Le vautour percnoptère surveillé de près

Malgré différents plans d’action aux niveaux national, européen et international, sa population a du mal à dépasser le stade critique

En France, on compte deux noyaux de population de vautour percnoptère. Le plus important vole au-dessus des Pyrénées avec près de 70 couples ; ailleurs, le Sud en héberge une vingtaine, essentiellement le Vaucluse et l’Ardèche avec quatre couples chacun. Pour le Vaucluse, Cécile Ponchon, chargée de mission Vautours au Conservatoire d’espaces naturels (CEN-Paca) et coordinatrice du suivi et de la mise en place en place du Plan national d’actions (2015-2024), précise que trois couples ont niché cette année en Petit Luberon, et un en Ventoux. « Un couple n’a pas réussi à se reproduire, mais on compte quand même quatre poussins car, fait rare, un couple en a eu deux. » Tous les petits sont bagués, ce qui permet un suivi de ces percnoptères « dont chaque individu a de la valeur : les reproducteurs sont rares et la majorité sexuelle n’est atteinte qu’à 6 ou 7 ans. Et on ne revoit pas tous les petits, dont certains décident de s'établir en Espagne ou meurent pendant la migration ou en hivernage ».

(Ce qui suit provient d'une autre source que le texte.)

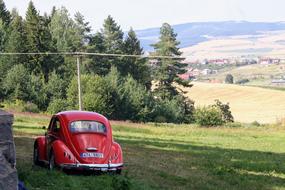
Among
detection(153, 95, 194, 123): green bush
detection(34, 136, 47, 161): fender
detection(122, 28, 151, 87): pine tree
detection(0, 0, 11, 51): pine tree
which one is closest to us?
detection(34, 136, 47, 161): fender

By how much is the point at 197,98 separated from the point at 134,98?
1396 inches

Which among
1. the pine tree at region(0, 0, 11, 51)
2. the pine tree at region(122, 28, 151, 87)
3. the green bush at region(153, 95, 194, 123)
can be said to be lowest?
the green bush at region(153, 95, 194, 123)

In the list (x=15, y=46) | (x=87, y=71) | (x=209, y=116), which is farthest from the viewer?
(x=87, y=71)

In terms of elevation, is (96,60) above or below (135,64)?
above

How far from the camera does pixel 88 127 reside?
51.3 feet

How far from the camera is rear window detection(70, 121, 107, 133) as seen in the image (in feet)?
50.9

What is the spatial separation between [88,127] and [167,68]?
94.6m

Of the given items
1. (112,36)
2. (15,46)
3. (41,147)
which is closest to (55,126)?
(41,147)

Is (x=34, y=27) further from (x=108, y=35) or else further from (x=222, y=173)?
(x=222, y=173)

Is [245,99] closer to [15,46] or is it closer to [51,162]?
[15,46]

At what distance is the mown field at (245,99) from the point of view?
105 meters

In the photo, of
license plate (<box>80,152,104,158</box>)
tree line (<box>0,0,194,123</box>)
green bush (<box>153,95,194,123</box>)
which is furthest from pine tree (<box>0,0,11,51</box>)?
license plate (<box>80,152,104,158</box>)

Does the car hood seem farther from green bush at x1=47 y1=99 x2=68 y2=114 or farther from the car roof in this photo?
green bush at x1=47 y1=99 x2=68 y2=114

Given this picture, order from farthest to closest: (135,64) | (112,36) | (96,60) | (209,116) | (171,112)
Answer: (112,36)
(135,64)
(96,60)
(171,112)
(209,116)
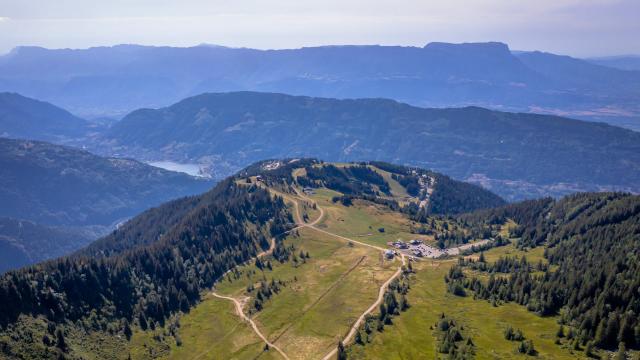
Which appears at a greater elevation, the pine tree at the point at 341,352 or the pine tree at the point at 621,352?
the pine tree at the point at 621,352

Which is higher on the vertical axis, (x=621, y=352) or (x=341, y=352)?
(x=621, y=352)

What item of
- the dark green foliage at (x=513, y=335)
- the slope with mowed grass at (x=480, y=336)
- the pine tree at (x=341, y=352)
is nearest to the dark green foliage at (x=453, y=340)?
the slope with mowed grass at (x=480, y=336)

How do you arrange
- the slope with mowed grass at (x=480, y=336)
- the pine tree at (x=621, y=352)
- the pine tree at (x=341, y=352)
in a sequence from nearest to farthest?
1. the pine tree at (x=621, y=352)
2. the slope with mowed grass at (x=480, y=336)
3. the pine tree at (x=341, y=352)

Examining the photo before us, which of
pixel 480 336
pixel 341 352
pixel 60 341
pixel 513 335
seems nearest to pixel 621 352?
pixel 513 335

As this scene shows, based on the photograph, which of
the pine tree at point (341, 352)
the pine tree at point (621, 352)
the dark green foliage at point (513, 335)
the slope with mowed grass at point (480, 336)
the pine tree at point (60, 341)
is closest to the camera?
the pine tree at point (621, 352)

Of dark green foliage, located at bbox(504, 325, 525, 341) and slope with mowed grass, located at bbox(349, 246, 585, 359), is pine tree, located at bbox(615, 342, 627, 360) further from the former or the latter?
dark green foliage, located at bbox(504, 325, 525, 341)

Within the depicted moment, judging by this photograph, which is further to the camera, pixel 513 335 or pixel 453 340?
pixel 453 340

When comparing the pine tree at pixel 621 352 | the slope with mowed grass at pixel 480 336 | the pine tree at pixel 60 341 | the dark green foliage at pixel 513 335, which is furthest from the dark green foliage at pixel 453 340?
the pine tree at pixel 60 341

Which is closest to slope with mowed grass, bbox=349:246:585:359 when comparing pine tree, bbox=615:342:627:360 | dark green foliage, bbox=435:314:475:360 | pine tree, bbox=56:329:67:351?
dark green foliage, bbox=435:314:475:360

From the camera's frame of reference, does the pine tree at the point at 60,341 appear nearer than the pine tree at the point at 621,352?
No

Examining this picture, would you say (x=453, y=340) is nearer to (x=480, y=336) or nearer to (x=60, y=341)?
(x=480, y=336)

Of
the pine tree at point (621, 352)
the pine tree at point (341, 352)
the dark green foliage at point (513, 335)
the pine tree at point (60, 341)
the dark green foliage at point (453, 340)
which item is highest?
the pine tree at point (621, 352)

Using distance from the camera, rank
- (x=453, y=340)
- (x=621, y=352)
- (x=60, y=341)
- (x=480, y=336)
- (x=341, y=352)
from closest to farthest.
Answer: (x=621, y=352)
(x=453, y=340)
(x=341, y=352)
(x=480, y=336)
(x=60, y=341)

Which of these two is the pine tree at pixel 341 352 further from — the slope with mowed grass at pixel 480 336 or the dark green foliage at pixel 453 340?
the dark green foliage at pixel 453 340
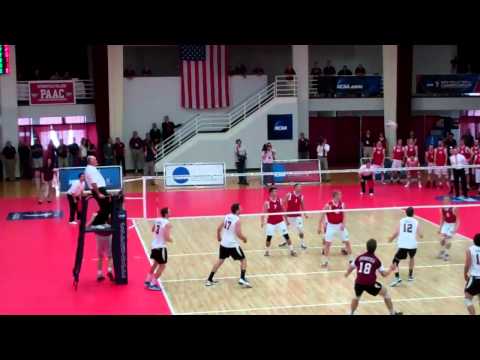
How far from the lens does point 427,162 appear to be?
29391mm

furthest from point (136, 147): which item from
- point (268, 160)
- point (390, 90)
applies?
point (390, 90)

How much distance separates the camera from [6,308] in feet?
44.0

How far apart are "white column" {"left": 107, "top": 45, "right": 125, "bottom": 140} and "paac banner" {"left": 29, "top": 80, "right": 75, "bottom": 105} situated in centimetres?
188

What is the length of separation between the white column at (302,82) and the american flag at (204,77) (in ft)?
11.4

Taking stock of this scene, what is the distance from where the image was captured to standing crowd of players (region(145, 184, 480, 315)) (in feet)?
39.0

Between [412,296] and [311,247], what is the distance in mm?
4761

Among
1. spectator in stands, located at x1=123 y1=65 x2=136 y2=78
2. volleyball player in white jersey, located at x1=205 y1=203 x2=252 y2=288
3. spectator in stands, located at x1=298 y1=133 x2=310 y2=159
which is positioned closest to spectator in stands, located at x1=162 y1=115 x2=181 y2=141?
spectator in stands, located at x1=123 y1=65 x2=136 y2=78

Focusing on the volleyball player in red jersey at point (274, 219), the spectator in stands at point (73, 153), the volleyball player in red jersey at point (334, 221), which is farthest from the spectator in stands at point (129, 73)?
the volleyball player in red jersey at point (334, 221)

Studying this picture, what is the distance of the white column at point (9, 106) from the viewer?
107 ft

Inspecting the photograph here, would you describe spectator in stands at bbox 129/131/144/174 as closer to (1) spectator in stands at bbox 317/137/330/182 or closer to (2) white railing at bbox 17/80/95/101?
(2) white railing at bbox 17/80/95/101

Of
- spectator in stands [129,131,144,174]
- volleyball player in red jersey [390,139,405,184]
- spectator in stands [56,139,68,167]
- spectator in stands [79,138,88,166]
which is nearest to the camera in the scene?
volleyball player in red jersey [390,139,405,184]

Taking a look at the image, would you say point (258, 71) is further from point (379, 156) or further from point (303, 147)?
point (379, 156)
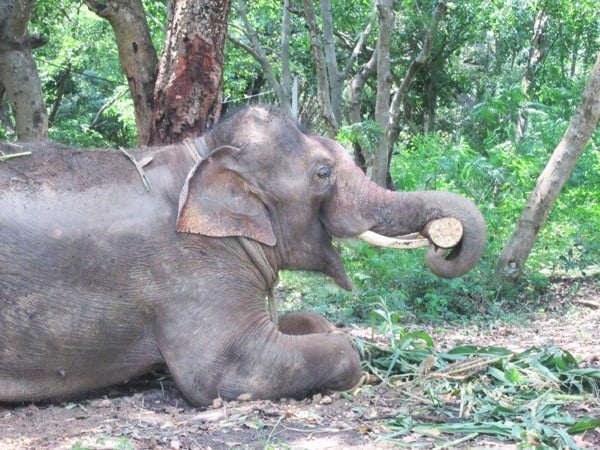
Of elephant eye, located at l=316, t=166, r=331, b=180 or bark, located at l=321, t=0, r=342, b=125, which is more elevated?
bark, located at l=321, t=0, r=342, b=125

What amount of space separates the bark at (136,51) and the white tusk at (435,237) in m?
2.91

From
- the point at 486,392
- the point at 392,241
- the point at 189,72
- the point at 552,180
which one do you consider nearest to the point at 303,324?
the point at 392,241

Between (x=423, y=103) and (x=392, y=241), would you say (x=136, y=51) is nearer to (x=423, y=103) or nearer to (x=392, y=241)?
(x=392, y=241)

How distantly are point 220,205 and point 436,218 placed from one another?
1.29 m

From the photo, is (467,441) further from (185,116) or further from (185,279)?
(185,116)

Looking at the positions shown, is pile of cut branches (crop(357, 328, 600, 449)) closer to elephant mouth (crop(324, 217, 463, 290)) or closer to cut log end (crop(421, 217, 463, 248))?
elephant mouth (crop(324, 217, 463, 290))

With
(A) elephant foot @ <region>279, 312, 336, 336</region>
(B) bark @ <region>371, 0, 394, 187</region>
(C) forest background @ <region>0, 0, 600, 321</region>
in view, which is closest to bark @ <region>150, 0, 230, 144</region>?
(C) forest background @ <region>0, 0, 600, 321</region>

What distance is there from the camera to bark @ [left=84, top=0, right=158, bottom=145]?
7988 millimetres

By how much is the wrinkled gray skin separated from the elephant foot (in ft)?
1.82

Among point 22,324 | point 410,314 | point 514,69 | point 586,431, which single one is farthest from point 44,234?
point 514,69

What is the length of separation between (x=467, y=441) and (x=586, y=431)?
0.55 metres

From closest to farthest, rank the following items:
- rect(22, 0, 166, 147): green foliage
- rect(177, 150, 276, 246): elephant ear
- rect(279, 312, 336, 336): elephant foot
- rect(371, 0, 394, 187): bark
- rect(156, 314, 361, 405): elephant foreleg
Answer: rect(156, 314, 361, 405): elephant foreleg → rect(177, 150, 276, 246): elephant ear → rect(279, 312, 336, 336): elephant foot → rect(371, 0, 394, 187): bark → rect(22, 0, 166, 147): green foliage

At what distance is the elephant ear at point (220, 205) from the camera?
5469mm

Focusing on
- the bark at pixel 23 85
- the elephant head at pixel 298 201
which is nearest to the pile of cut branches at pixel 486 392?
the elephant head at pixel 298 201
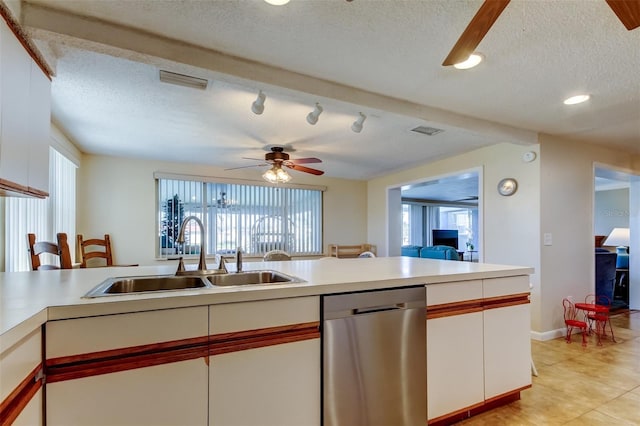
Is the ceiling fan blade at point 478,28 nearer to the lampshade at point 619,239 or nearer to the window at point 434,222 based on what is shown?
→ the lampshade at point 619,239

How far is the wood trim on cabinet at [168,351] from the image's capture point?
1.05 metres

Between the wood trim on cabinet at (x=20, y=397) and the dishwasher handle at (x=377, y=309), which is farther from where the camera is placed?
the dishwasher handle at (x=377, y=309)

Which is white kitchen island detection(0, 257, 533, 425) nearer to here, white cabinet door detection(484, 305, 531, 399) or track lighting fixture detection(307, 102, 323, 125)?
white cabinet door detection(484, 305, 531, 399)

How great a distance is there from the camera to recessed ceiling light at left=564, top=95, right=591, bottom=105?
2520 mm

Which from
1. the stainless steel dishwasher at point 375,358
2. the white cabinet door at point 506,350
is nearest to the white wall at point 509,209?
the white cabinet door at point 506,350

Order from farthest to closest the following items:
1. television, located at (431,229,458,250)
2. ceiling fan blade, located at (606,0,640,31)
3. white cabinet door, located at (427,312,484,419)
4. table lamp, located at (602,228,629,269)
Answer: television, located at (431,229,458,250), table lamp, located at (602,228,629,269), white cabinet door, located at (427,312,484,419), ceiling fan blade, located at (606,0,640,31)

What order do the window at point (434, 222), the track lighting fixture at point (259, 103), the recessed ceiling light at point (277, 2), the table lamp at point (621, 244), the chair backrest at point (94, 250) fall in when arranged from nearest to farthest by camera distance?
the recessed ceiling light at point (277, 2), the track lighting fixture at point (259, 103), the chair backrest at point (94, 250), the table lamp at point (621, 244), the window at point (434, 222)

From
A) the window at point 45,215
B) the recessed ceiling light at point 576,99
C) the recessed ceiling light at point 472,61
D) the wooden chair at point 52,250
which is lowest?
the wooden chair at point 52,250

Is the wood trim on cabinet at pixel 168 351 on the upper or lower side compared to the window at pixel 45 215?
lower

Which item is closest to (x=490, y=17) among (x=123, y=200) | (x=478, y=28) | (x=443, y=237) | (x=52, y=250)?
(x=478, y=28)

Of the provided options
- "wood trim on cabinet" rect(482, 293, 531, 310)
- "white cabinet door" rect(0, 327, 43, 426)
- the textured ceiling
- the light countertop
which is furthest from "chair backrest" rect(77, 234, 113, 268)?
→ "wood trim on cabinet" rect(482, 293, 531, 310)

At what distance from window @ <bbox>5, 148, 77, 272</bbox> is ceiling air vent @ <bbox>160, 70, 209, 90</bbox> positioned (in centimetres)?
162

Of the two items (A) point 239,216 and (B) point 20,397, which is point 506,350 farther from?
(A) point 239,216

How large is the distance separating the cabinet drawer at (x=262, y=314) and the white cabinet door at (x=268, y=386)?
0.10 m
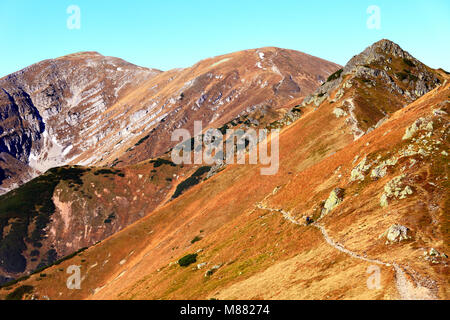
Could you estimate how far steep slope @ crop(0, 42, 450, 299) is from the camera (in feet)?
98.5

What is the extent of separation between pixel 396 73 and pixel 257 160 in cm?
6127

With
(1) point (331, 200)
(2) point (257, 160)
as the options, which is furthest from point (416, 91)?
(1) point (331, 200)

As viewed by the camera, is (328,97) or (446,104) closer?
(446,104)

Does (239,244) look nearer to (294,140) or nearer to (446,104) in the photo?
(446,104)

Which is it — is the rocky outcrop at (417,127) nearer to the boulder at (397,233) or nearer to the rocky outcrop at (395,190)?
the rocky outcrop at (395,190)

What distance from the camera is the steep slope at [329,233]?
1182 inches

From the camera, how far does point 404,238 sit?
32094mm

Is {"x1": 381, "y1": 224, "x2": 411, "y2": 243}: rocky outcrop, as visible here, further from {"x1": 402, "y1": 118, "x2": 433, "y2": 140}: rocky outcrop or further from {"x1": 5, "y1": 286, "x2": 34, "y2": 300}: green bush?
{"x1": 5, "y1": 286, "x2": 34, "y2": 300}: green bush

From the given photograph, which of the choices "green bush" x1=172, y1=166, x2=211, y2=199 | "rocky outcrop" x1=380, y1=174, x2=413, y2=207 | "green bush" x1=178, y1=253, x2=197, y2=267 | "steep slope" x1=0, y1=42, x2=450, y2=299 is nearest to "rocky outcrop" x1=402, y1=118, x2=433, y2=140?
"steep slope" x1=0, y1=42, x2=450, y2=299

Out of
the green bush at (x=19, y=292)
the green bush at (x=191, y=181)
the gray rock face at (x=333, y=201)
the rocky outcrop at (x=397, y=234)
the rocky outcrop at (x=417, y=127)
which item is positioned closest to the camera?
the rocky outcrop at (x=397, y=234)

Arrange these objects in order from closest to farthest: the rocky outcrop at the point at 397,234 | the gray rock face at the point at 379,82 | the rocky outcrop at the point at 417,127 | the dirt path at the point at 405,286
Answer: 1. the dirt path at the point at 405,286
2. the rocky outcrop at the point at 397,234
3. the rocky outcrop at the point at 417,127
4. the gray rock face at the point at 379,82

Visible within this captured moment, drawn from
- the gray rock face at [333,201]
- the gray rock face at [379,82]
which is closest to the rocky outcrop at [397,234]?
the gray rock face at [333,201]

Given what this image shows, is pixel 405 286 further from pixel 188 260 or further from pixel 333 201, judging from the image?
pixel 188 260

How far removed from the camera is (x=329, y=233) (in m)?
41.6
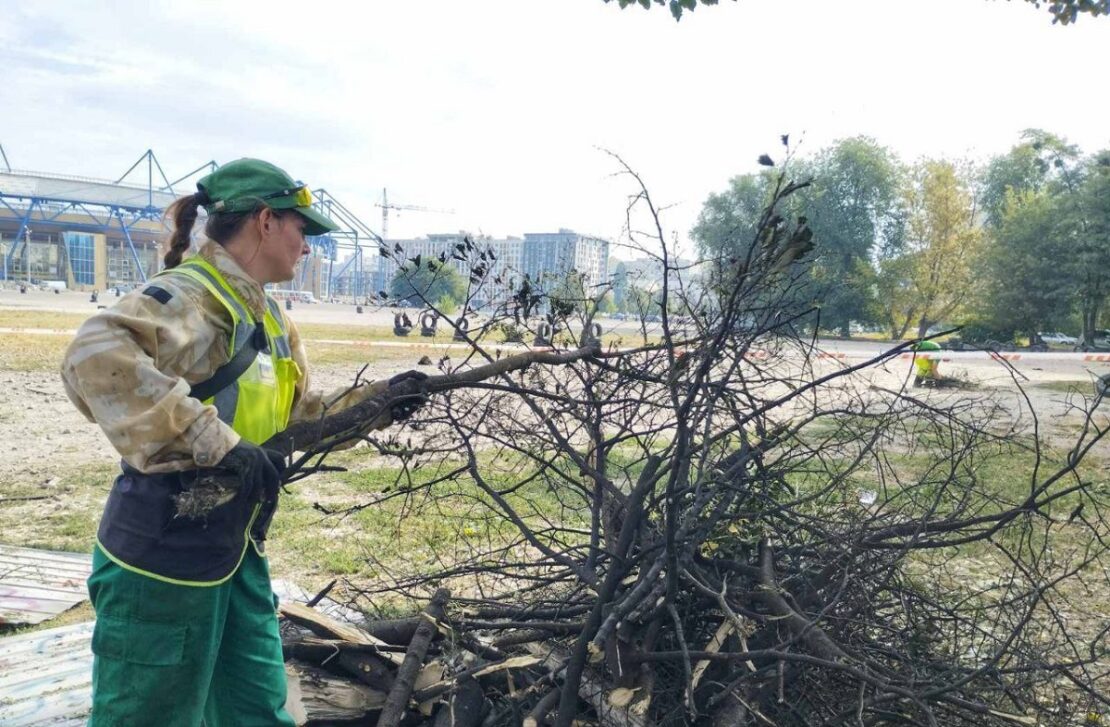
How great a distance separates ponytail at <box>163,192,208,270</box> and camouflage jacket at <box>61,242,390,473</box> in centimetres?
35

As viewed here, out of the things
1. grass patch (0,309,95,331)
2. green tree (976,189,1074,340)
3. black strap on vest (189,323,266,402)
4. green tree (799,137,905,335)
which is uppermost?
green tree (799,137,905,335)

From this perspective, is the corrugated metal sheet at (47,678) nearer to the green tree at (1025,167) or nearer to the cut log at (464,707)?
the cut log at (464,707)

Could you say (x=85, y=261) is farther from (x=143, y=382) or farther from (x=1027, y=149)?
(x=143, y=382)

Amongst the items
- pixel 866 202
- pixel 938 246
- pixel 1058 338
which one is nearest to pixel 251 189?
pixel 938 246

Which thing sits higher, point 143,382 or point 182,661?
point 143,382

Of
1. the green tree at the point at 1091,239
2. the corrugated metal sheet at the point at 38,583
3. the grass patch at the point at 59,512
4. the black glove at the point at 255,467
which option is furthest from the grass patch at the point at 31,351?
the green tree at the point at 1091,239

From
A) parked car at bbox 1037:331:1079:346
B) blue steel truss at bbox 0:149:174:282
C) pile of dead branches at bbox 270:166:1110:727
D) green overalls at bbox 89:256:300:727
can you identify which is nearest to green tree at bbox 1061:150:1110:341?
parked car at bbox 1037:331:1079:346

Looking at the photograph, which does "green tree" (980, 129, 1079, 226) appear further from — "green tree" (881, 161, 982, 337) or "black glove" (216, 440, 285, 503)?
"black glove" (216, 440, 285, 503)

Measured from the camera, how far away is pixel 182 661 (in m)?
1.86

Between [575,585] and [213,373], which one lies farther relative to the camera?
[575,585]

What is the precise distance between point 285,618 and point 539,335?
4.74 ft

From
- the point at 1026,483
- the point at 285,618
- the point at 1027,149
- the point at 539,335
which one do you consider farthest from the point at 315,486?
the point at 1027,149

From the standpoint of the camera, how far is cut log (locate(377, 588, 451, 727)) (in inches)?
93.9

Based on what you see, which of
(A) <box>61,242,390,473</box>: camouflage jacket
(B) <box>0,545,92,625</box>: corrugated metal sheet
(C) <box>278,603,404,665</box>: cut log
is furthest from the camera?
(B) <box>0,545,92,625</box>: corrugated metal sheet
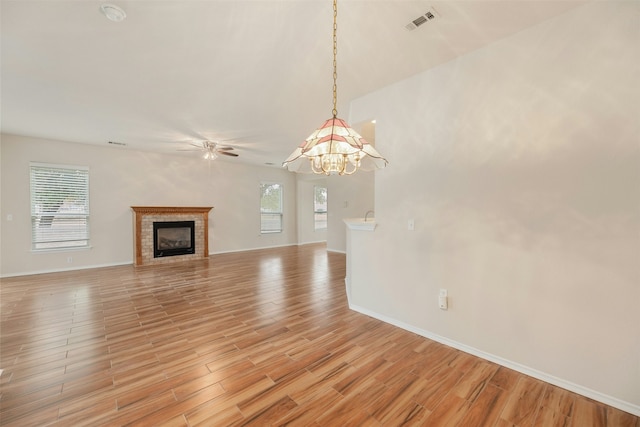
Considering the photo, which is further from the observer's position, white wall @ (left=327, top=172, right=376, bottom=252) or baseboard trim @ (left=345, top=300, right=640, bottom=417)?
white wall @ (left=327, top=172, right=376, bottom=252)

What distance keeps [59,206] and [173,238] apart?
232cm

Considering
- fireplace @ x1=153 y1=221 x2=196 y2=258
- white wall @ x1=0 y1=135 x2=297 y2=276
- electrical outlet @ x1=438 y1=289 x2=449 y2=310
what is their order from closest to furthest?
electrical outlet @ x1=438 y1=289 x2=449 y2=310 < white wall @ x1=0 y1=135 x2=297 y2=276 < fireplace @ x1=153 y1=221 x2=196 y2=258

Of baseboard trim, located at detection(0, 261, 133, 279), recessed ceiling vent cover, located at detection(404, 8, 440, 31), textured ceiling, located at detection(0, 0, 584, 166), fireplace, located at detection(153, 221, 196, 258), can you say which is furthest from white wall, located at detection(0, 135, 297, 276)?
recessed ceiling vent cover, located at detection(404, 8, 440, 31)

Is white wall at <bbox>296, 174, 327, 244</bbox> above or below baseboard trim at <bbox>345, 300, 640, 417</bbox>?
above

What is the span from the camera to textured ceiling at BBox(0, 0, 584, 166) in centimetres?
189

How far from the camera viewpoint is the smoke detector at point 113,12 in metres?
1.81

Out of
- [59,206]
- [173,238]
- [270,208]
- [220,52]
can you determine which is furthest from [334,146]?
[270,208]

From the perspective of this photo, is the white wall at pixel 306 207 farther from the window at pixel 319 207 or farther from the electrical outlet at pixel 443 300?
the electrical outlet at pixel 443 300

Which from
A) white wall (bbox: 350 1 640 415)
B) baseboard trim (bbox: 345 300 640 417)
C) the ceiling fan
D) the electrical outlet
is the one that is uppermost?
the ceiling fan

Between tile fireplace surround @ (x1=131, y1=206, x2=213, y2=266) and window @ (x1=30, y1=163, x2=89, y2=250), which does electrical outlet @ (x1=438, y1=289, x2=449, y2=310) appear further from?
window @ (x1=30, y1=163, x2=89, y2=250)

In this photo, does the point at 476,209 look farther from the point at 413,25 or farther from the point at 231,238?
the point at 231,238

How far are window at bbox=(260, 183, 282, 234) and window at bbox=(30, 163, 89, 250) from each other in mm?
4550

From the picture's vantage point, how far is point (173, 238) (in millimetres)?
6891

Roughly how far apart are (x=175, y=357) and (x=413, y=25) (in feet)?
11.6
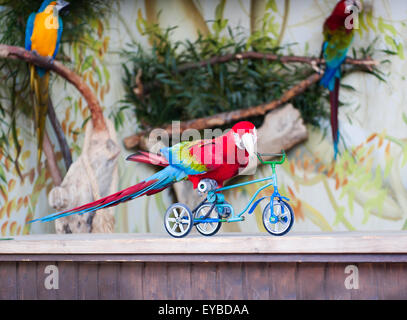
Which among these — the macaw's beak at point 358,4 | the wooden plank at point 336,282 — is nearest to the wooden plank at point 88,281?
the wooden plank at point 336,282

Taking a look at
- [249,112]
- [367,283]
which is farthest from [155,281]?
[249,112]

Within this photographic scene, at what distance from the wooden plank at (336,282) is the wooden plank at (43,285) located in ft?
2.96

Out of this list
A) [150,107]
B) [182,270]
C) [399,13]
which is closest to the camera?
[182,270]

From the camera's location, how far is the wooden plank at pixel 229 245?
1.53 metres

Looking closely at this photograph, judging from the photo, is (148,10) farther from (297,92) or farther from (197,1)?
(297,92)

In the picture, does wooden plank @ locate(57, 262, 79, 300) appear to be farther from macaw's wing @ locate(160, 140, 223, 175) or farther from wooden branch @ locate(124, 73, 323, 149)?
wooden branch @ locate(124, 73, 323, 149)

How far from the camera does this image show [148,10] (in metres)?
3.13

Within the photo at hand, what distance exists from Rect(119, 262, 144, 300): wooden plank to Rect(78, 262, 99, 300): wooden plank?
0.09m

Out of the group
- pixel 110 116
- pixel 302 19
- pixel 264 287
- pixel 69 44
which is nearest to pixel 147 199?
pixel 110 116

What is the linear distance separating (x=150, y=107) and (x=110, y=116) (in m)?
0.25

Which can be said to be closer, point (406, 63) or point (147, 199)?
point (406, 63)

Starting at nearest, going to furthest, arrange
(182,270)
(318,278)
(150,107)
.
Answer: (318,278)
(182,270)
(150,107)

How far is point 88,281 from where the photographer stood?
180 cm

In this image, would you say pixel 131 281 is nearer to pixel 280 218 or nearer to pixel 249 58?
pixel 280 218
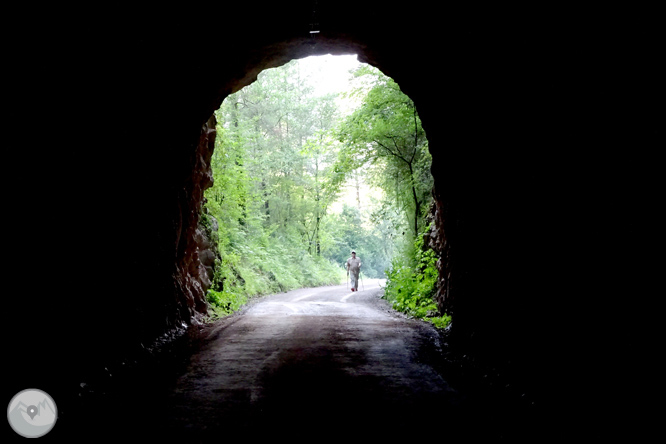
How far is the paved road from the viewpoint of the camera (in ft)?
12.5

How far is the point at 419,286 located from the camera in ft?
38.9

Indépendant et sociable à la fois

Contrairement à d’autres espèces, le percnoptère ne vit pas en colonie : les couples nichent isolément et reviennent chaque année dans le même nid, loin de leurs congénères. Même les petits, parvenus à l’âge adulte, ne s’installent pas à proximité du nid qui les a vus naître. En revanche, ils vivent sans problème près d’autres vautours, même en colonies, et partagent les falaises adéquates. Cette cohabitation leur est aussi utile pour leur nourriture. Sur la carcasse d’un animal d’élevage (déposé dans une placette) ou sauvage, c’est le vautour fauve, le plus gros des vautours, qui intervient en premier : sa corpulence et son bec lui permettent de couper les chairs et peaux, et l’absence de plumage autour de son cou lui facilite l’entrée et la sortie à l’intérieur des carcasses. Le vautour moine arrive ensuite, et continue l’œuvre de dépeçage. Le percnoptère peut alors se servir sur les parties moins charnues, ainsi mises à nu par les précédents convives. Le gypaète barbu vient en dernier pour se régaler des os. Dans cet ordre naturel, les espèces s’organisent pour ne pas se nourrir aux mêmes heures.

Un vautour original

Le vautour percnoptère (Neophron percnopterus) est un vautour atypique par bien des aspects. Reconnaissable par son plumage blanc cassé et noir, et sa tête devenant jaune orangée à l’âge adulte, il est plutôt petit (de 50 à 60 cm, avec une envergure de 160 à 170 cm) et ne pèse que 2 kilos. Avec une espérance de vie de 20 à 30 ans, les couples formés restent unis et donnent naissance à un poussin par an en moyenne. C’est le seul vautour européen migrateur : les populations installées en France et en Espagne, jeunes et adultes, partent en septembre pour hiverner au Mali et en Mauritanie, un voyage de 5 000 à 6 000 km qu’ils effectuent en 15 à 30 jours. Les couples reviendront en mars. Comme tous les vautours il est charognard, mais peut agrémenter ses menus de déchets ou d’excréments, voire d’insectes ou petits reptiles vivants. Un vrai nettoyeur de la nature !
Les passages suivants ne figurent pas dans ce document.